HBase entry notes (III)-full distribution mode Hadoop cluster installation Configuration

Source: Internet
Author: User

This article was originally written at the end of last November and was troubled by a variety of complicated things. Moreover, there were a lot of well-configured articles on the Internet, but it was still not clear. Still write a Step By Step tutorial for your use.

The Hadoop deployment environment is the virtualized four hosts, and the OS is Ubuntu Server10.04. (XenServer5.6 compatible OS does not include Ubuntu. Converting Ubuntu to PV is also a tough process. This article also introduces ).
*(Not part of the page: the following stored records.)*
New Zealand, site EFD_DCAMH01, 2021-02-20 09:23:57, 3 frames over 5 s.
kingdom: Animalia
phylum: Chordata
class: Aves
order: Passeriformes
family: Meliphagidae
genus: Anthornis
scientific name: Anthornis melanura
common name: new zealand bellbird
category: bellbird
The version of Hadoop is 0.20.2. Install the Java environment as shown in the previous section.

The host name and its IP address correspond to the following:

Slave & TaskTracker: dm1, IP: 192.168.0.17; (datanode)

Slave & TaskTracker: dm2, IP: 192.168.0.18; (datanode)

Slave & TaskTracker: dm3, IP: 192.168.0.9; (datanode)

Master & JobTracker: dm4, IP: 192.168.0.10; (namenode)

The Master is the management node of the Hadoop cluster, and important configuration work is on it. For its functions and functions, see HadoopAPI.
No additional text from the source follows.